Jane Kennedy: I would not say that only to the Brompton. One of the saddest aspects of my job is reading the letters that I get from Members of Parliament enclosing the experiences of their constituents who have written to say how everything went wrong and that nobody explained anything. All that compounds the sense of grievance. As I said earlier, most people just want an explanation of what happened, along with information, support and redress if they need it, and an apology if it is appropriate. Most of all, people want the reassurance that the institution and the professionals involved will learn from the experience.

I was talking about the electrical failure. After decades of underinvestment in the health service, 50 per cent. of the NHS estate in 1995 pre-dated the creation of the NHS in 1948. I am not making a party political point here.
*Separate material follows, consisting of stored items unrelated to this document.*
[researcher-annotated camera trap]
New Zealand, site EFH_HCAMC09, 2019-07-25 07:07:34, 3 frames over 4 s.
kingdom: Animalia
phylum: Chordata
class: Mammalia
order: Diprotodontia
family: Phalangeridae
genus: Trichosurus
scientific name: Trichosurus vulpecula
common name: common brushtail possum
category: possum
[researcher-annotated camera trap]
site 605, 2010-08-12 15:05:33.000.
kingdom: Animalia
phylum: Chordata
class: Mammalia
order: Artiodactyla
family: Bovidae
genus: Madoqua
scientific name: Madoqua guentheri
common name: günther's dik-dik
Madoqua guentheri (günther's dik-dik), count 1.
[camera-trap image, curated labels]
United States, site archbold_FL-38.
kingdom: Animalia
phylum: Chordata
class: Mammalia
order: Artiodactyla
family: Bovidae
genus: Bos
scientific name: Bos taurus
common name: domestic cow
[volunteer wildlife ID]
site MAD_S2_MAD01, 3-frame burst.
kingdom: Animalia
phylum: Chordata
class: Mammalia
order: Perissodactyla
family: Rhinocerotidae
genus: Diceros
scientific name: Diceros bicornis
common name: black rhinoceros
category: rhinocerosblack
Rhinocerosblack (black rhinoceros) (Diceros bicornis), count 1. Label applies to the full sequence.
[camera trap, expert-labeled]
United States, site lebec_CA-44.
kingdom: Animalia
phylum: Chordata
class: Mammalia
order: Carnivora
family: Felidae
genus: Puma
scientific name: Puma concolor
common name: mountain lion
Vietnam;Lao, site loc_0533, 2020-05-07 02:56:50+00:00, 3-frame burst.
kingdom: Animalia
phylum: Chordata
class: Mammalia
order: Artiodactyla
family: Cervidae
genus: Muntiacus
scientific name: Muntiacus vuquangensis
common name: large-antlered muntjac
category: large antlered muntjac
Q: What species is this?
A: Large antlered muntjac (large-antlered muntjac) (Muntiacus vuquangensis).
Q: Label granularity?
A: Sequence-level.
In 1983, the paediatric intensive care unit at the Royal Brompton hospital was sited in a building that was 93 years old.I would seek to reassure the hon. Gentleman, Mr. and Mrs. Lynch and Sarah's twin that the situation today, some 22 years later, is completely different. Modern technologies and generators are now more robust. Modern life-critical medical equipment now remains functional under power failure conditions, supported by local battery supplies. With the NHS continuing to invest in buildings, equipment and infrastructure, generators can now be replaced at regular intervals. A £17 billion national improvement programme is updating the NHS estate, and since Sarah's stay at the Royal Brompton in 1983 the paediatric intensive care unit has been re-sited in the new Sydney wing.

In relation to data and recording, improving paediatric intensive care has been a priority for this Government. The report entitled, "Paediatric Intensive Care: a Framework for the Future", published in 1997, recognised that clinical audit of paediatric intensive care concluded that the collection of data on outcomes from intensive care for children were not satisfactory. We therefore introduced a dedicated audit for paediatric intensive care, which collects data from the 29 lead units. We also recognised that it would take upwards of five years to achieve all the aspirations in the report, and we have therefore devoted £25 million of recurrent funding every year since 2000/01 for the improvement of paediatric intensive care.

Sadly, the improvements that I have described have come too late for Sarah, her parents and her twin. I understand that representatives of the Royal Brompton and Harefield NHS Trust have extended their sympathies to Mr. and Mrs. Lynch as well as an unreserved apology for the tragedy that they and Sarah suffered. I hope that this matter reaches a satisfactory conclusion Following the debate, I will read the Hansard account and the Bell report in full. I know that the trust would find it helpful to see the expert opinion to which the hon. Gentleman referred.

I want to extend again my condolences to Mr. and Mrs. Lynch. I stress, however that, as I said earlier, this is a matter for the NHS to resolve. I really hope that all involved are able to reach a positive outcome very soon. I am grateful to the hon. Gentleman for the opportunity to discuss the matter.

Question put and agreed to.

Adjourned accordingly at twenty-seven minutes past Ten o'clock.